◆ WORK REQUEST: Return the lines beginning at the one that contains "phylum: Chordata" and continuing to the end of the entries, including both ends, exactly as written and nothing else.

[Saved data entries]
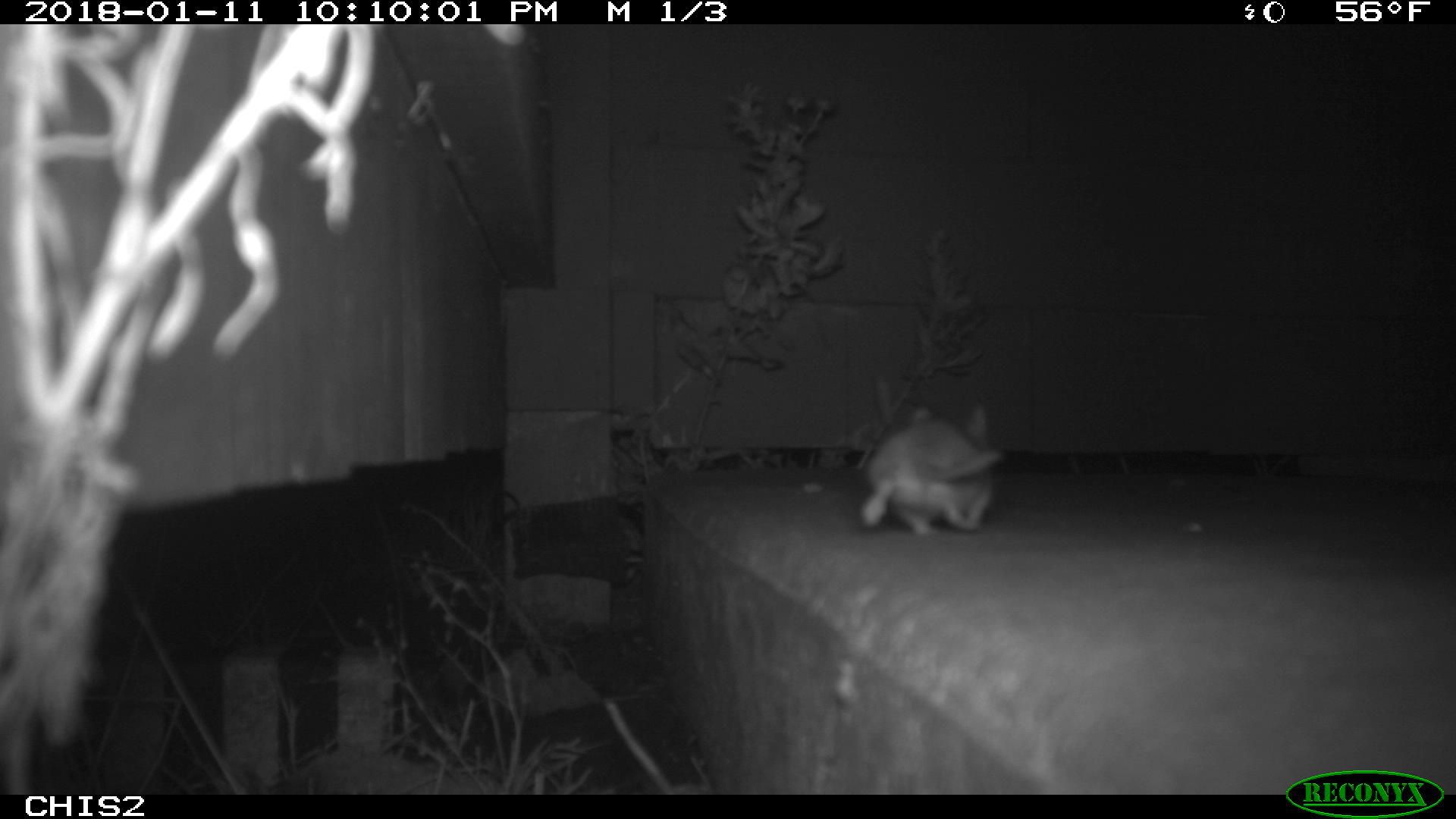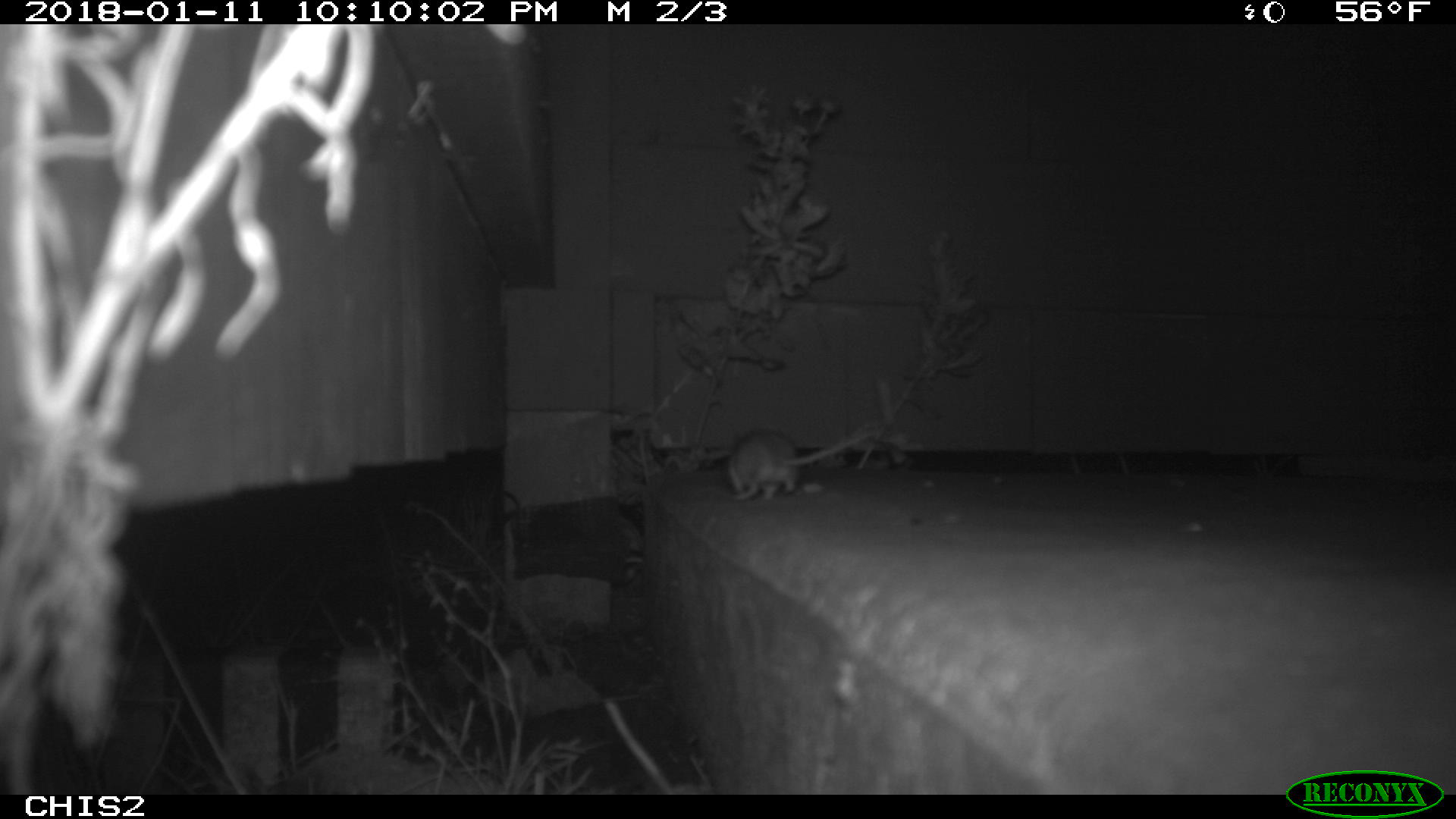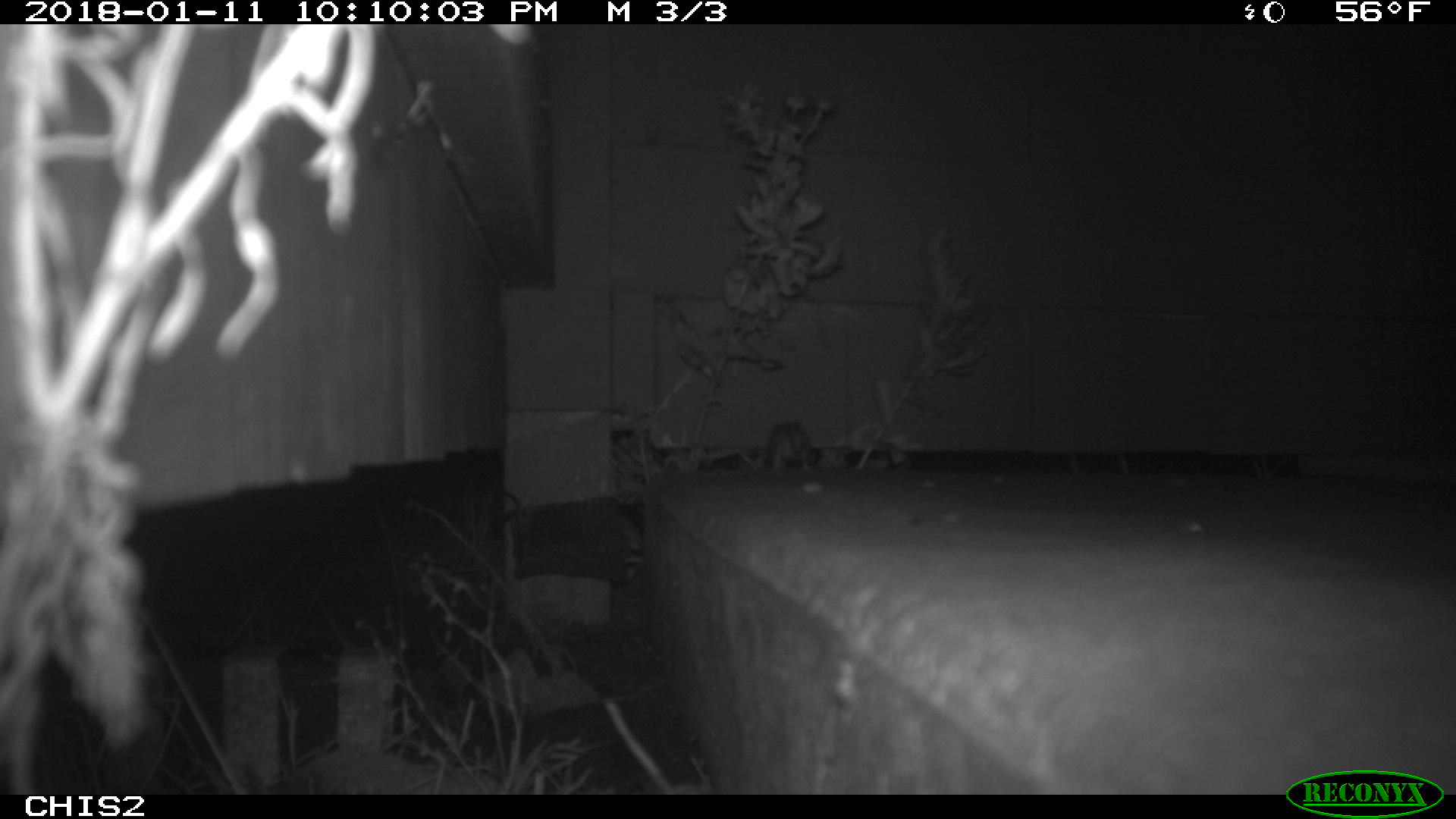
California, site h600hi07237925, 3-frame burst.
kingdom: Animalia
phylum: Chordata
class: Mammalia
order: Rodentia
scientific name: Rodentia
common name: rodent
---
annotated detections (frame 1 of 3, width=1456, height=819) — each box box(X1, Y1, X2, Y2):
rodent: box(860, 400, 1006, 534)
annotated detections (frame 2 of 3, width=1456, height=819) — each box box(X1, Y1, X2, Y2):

◆ EXERCISE SOLUTION:
phylum: Chordata
class: Mammalia
order: Rodentia
scientific name: Rodentia
common name: rodent
---
annotated detections (frame 1 of 3, width=1456, height=819) — each box box(X1, Y1, X2, Y2):
rodent: box(860, 400, 1006, 534)
annotated detections (frame 2 of 3, width=1456, height=819) — each box box(X1, Y1, X2, Y2):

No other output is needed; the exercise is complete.